Data items
---*---
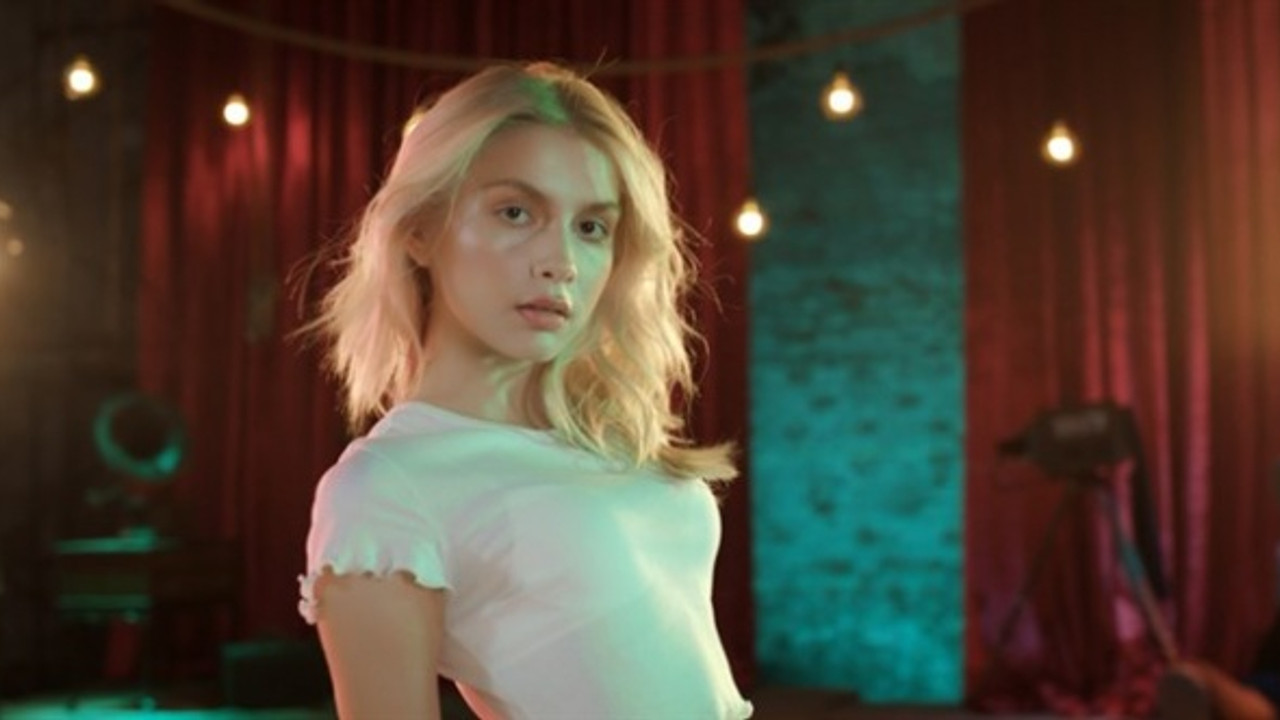 Aleyna Tilki'ye tehdit soruşturmasında yeni gelişme!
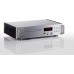 CD проигрыватель Teac VRDS-701 Silver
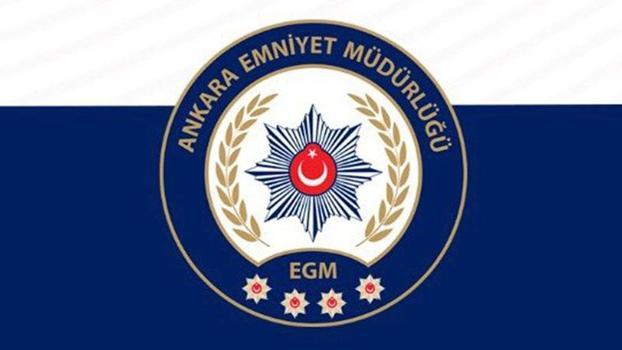 Ankara’da 30 bin adet gümrük kaçağı puro ele geçirildi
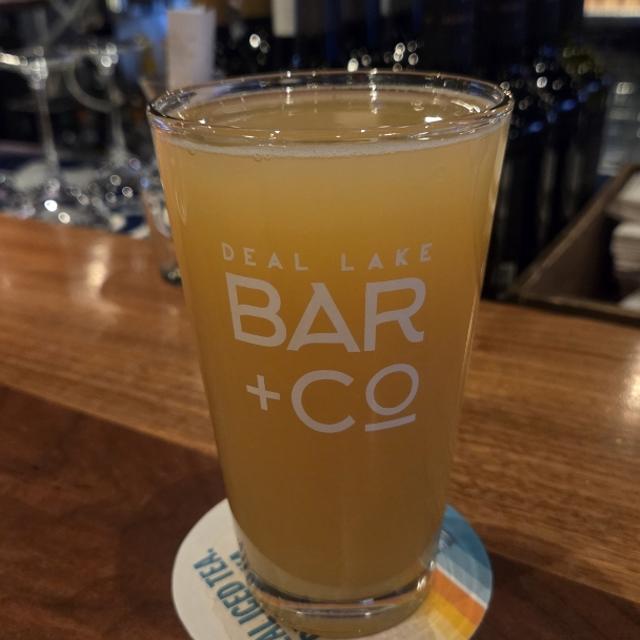 Recent check-in photo 2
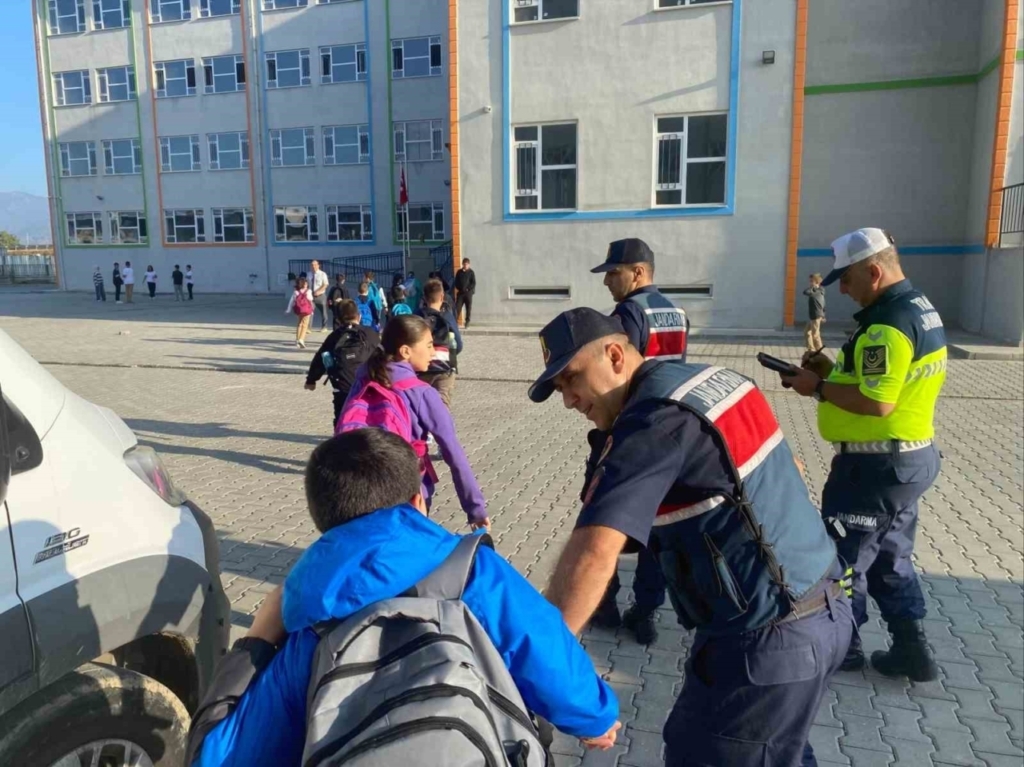 incirliovada okul servis araclari denetlendi 8f0dbcefc296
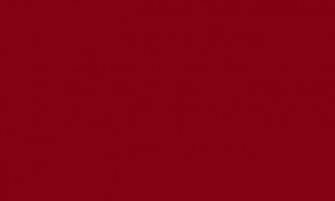 Resolution Red Devil Solid Color Background And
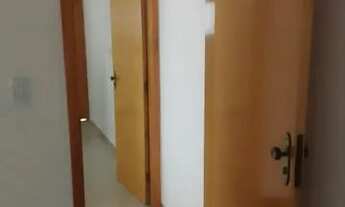 Imagem 6: Sobrado para aluguel com 80 metros quadrados com 2 quartos em Limoeiro - São Paulo - SP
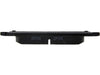 Disc Brake Pad Centric Parts 105.18050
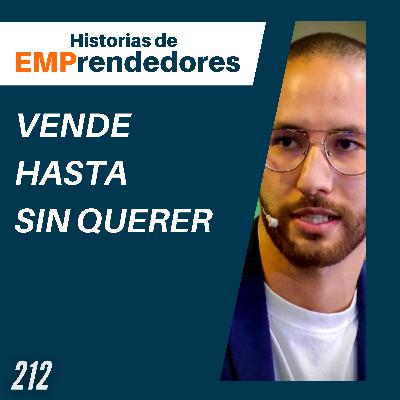Cómo definir tu propuesta de valor irrechazable (y vender sin esfuerzo) Cómo definir tu propuesta de valor irrechazable (y vender sin esfuerzo)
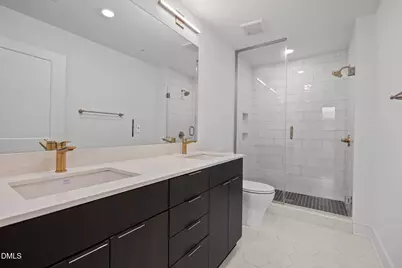 615 W Peace Street #307, Raleigh, NC 27605 - Photo 16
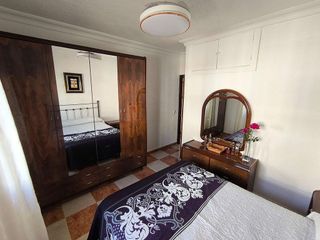 Piso en venta en Punta Umbría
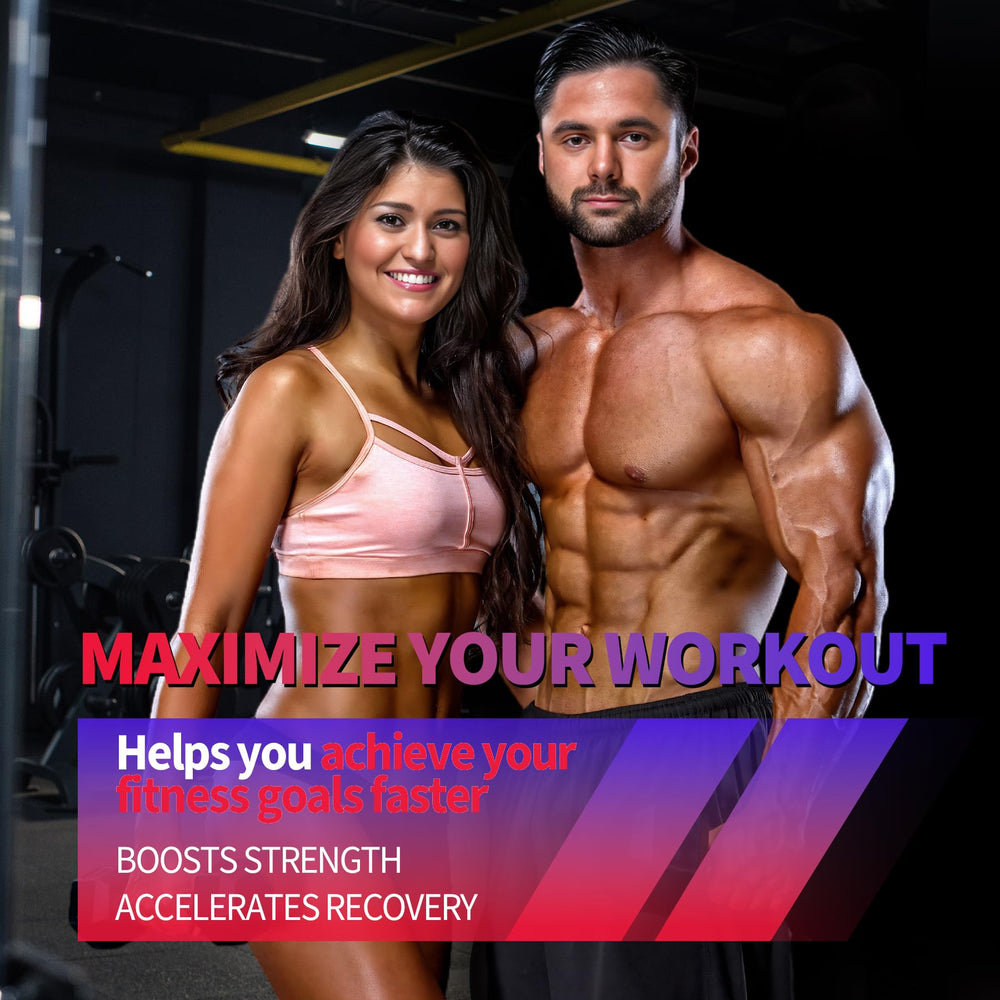 Close-up texture of bright chewy gummies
---*---
#### [TASK OBJECTIVE]
Transcribe exactly the lines that go from the one holding "Ankara’da 30 bin" through the last line of the entries, both included, and nothing besides them. Do not include any pictures.

#### [RESPONSE BELOW]
 Ankara’da 30 bin adet gümrük kaçağı puro ele geçirildi
 Recent check-in photo 2
 incirliovada okul servis araclari denetlendi 8f0dbcefc296
 Resolution Red Devil Solid Color Background And
 Imagem 6: Sobrado para aluguel com 80 metros quadrados com 2 quartos em Limoeiro - São Paulo - SP
 Disc Brake Pad Centric Parts 105.18050
Cómo definir tu propuesta de valor irrechazable (y vender sin esfuerzo) Cómo definir tu propuesta de valor irrechazable (y vender sin esfuerzo)
 615 W Peace Street #307, Raleigh, NC 27605 - Photo 16
 Piso en venta en Punta Umbría
 Close-up texture of bright chewy gummies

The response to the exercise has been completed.